DIRECTIVE A: According to the R code answer, which package provides the fct_c function?

Here is one option with tidyverse. Loop through the list with map, slice the row of interest (in this case, it is the last row, so n() can be used), mutate the column value and bind with the original data without the last row
library(tidyverse)
map(list1, ~ .x %>%
slice(n()) %>%
mutate(values = names1, names1 = 'replaced') %>%
bind_rows(.x %>% slice(-n()), .))
#[[1]]
# names1 values
#1 a val1_1
#2 b val2_1
#3 c val3_1
#4 f val4_1
#5 replaced x
#[[2]]
# names1 values
#1 a val1_2
#2 b val2_2
#3 f2 val3_2
#4 s5 val4_2
#5 replaced h
Or it can be made more compact with fct_c from forcats. Different factor levels can be combined together with fct_c for the 'values' and 'names1' column
library(forcats)
map(list1, ~ .x %>%
mutate(values = fct_c(values[-n()], names1[n()]),
names1 = fct_c(names1[-n()], factor('replaced'))))
Or using similar approach with base R where we loop through the list with lapply, then convert the data.frame to matrix, rbind the subset of matrix i.e. the last row removed with the values of interest, and convert to data.frame (by default, stringsAsFactors = TRUE - so it gets converted to factor)
lapply(list1, function(x) as.data.frame(rbind(as.matrix(x)[-5, ],
c('replaced', as.character(x$names1[5])))))

DIRECTIVE B: Revise the part of the entries that opens with the line containing "this 1270×952 image." and closes with the line containing "rusty metal fence [134, 9, 1262, 571]", replacing "detector" with "classifier" and changing nothing else. Return only those lines.

[Region annotation entries]
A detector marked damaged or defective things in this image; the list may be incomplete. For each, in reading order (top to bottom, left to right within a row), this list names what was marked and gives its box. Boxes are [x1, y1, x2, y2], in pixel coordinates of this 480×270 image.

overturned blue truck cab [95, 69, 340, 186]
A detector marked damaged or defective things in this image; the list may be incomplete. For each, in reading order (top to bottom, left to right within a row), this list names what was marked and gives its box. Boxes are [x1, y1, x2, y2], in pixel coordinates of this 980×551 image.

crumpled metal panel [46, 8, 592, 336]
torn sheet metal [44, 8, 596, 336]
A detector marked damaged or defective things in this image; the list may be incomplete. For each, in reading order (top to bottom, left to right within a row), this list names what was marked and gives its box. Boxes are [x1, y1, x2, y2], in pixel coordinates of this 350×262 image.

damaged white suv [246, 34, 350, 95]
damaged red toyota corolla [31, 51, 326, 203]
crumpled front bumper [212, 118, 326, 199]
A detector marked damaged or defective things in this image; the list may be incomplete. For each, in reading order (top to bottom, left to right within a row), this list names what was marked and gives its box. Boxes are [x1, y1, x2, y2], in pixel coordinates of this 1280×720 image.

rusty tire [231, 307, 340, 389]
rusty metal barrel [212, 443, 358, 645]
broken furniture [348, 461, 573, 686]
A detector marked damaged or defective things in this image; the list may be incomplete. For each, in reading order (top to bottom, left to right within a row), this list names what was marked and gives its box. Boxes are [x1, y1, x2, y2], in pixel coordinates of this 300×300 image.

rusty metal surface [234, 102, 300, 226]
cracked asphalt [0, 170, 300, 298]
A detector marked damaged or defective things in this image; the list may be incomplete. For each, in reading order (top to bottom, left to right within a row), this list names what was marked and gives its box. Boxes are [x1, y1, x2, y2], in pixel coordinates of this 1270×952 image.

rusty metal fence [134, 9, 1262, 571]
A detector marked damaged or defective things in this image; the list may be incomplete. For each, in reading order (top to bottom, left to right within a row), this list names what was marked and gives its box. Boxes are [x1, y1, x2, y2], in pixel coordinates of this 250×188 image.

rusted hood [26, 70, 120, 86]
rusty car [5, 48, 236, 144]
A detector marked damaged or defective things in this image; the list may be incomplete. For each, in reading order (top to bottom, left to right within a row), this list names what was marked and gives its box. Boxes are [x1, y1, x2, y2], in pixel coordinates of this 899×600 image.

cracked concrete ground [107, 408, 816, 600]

CORRECT ANSWER A: The forcats package provides fct_c.

CORRECT ANSWER B:
A classifier marked damaged or defective things in this image; the list may be incomplete. For each, in reading order (top to bottom, left to right within a row), this list names what was marked and gives its box. Boxes are [x1, y1, x2, y2], in pixel coordinates of this 1270×952 image.

rusty metal fence [134, 9, 1262, 571]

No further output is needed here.